Oltre ai nativi americani, fotografò grandi personalità del suo tempo, tra cui Auguste Rodin, Robert Henri, Evelyn Nesbit e lo stesso Alfred Stieglitz. Oggi le sue opere sono conservate e celebrate nei più importanti musei del mondo, come il MoMA di New York.

n conclusione, Gertrude Käsebier non è stata solo una delle prime donne a raggiungere il successo nel panorama della fotografia mondiale, ma una vera e propria rivoluzionaria della disciplina. Attraverso il suo stile all’apice del pittorico e un dominio straordinario della luce, è riuscita a trasformare il ritratto quotidiano e la documentazione della maternità in opere d’arte cariche di una poeticità senza tempo.

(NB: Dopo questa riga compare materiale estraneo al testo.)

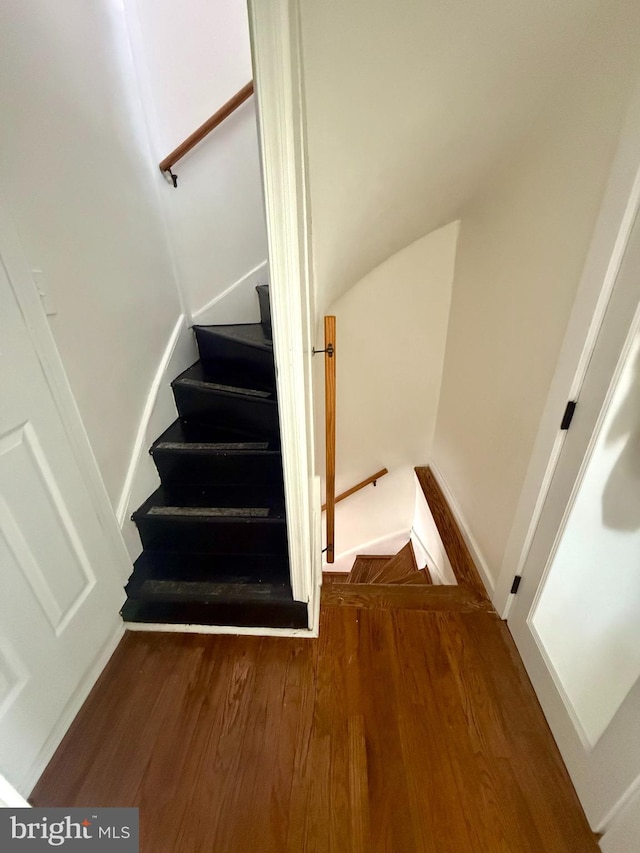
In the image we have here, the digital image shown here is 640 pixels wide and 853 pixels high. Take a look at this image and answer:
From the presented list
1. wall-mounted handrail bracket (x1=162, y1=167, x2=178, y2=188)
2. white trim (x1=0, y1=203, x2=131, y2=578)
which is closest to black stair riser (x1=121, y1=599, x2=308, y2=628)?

La sua eredità risiede nella capacità di aver sfidato le convenzioni del suo tempo, sia professionalmente, diventando un modello di indipendenza per generazioni di fotografe, sia artisticamente, privilegiando la spontaneità dell’anima rispetto alla rigidità degli schemi accademici. Dai ritratti carichi di dignità dei capi Sioux alle scene domestiche “sospese”, il lavoro della Käsebier continua a vivere nelle sale dei musei più prestigiosi, come il MoMA, a testimonianza di una carriera che ha cambiato per sempre il ruolo e la percezione della donna dietro l’obiettivo.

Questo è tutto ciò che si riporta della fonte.